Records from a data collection
- - - - - - -

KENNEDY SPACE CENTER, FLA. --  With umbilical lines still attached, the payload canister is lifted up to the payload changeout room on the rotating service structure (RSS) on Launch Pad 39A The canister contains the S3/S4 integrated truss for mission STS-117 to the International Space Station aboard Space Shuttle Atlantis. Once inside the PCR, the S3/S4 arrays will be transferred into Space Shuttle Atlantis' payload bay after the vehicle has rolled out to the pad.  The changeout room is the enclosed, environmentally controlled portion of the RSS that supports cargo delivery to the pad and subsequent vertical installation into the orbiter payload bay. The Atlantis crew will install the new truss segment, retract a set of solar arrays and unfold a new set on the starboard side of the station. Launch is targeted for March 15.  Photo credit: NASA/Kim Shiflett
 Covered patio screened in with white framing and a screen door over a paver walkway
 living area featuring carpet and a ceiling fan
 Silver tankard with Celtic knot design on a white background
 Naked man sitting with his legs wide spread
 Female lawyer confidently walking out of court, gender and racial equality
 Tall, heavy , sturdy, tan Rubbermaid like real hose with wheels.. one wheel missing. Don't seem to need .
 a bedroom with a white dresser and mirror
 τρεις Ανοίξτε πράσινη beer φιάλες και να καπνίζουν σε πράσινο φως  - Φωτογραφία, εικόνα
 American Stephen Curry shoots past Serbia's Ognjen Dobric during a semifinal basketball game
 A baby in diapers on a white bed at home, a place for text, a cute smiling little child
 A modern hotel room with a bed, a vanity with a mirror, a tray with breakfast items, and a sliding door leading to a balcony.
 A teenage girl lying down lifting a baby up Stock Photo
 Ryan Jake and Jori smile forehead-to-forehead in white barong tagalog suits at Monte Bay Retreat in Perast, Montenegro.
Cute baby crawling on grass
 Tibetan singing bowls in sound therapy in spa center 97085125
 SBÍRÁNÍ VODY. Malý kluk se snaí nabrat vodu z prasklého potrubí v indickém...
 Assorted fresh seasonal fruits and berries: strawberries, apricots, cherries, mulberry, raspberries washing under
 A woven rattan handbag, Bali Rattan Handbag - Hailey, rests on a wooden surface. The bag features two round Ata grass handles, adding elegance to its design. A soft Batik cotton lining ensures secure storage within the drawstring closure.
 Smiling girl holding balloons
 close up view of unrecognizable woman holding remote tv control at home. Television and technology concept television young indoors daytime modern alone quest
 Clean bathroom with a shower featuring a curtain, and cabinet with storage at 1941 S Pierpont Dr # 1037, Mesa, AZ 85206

- - - - - - -

(What you should do) Write the data out again, verbatim.

(Output for this task)
KENNEDY SPACE CENTER, FLA. --  With umbilical lines still attached, the payload canister is lifted up to the payload changeout room on the rotating service structure (RSS) on Launch Pad 39A The canister contains the S3/S4 integrated truss for mission STS-117 to the International Space Station aboard Space Shuttle Atlantis. Once inside the PCR, the S3/S4 arrays will be transferred into Space Shuttle Atlantis' payload bay after the vehicle has rolled out to the pad.  The changeout room is the enclosed, environmentally controlled portion of the RSS that supports cargo delivery to the pad and subsequent vertical installation into the orbiter payload bay. The Atlantis crew will install the new truss segment, retract a set of solar arrays and unfold a new set on the starboard side of the station. Launch is targeted for March 15.  Photo credit: NASA/Kim Shiflett
 Covered patio screened in with white framing and a screen door over a paver walkway
 living area featuring carpet and a ceiling fan
 Silver tankard with Celtic knot design on a white background
 Naked man sitting with his legs wide spread
 Female lawyer confidently walking out of court, gender and racial equality
 Tall, heavy , sturdy, tan Rubbermaid like real hose with wheels.. one wheel missing. Don't seem to need .
 a bedroom with a white dresser and mirror
 τρεις Ανοίξτε πράσινη beer φιάλες και να καπνίζουν σε πράσινο φως  - Φωτογραφία, εικόνα
 American Stephen Curry shoots past Serbia's Ognjen Dobric during a semifinal basketball game
 A baby in diapers on a white bed at home, a place for text, a cute smiling little child
 A modern hotel room with a bed, a vanity with a mirror, a tray with breakfast items, and a sliding door leading to a balcony.
 A teenage girl lying down lifting a baby up Stock Photo
 Ryan Jake and Jori smile forehead-to-forehead in white barong tagalog suits at Monte Bay Retreat in Perast, Montenegro.
Cute baby crawling on grass
 Tibetan singing bowls in sound therapy in spa center 97085125
 SBÍRÁNÍ VODY. Malý kluk se snaí nabrat vodu z prasklého potrubí v indickém...
 Assorted fresh seasonal fruits and berries: strawberries, apricots, cherries, mulberry, raspberries washing under
 A woven rattan handbag, Bali Rattan Handbag - Hailey, rests on a wooden surface. The bag features two round Ata grass handles, adding elegance to its design. A soft Batik cotton lining ensures secure storage within the drawstring closure.
 Smiling girl holding balloons
 close up view of unrecognizable woman holding remote tv control at home. Television and technology concept television young indoors daytime modern alone quest
 Clean bathroom with a shower featuring a curtain, and cabinet with storage at 1941 S Pierpont Dr # 1037, Mesa, AZ 85206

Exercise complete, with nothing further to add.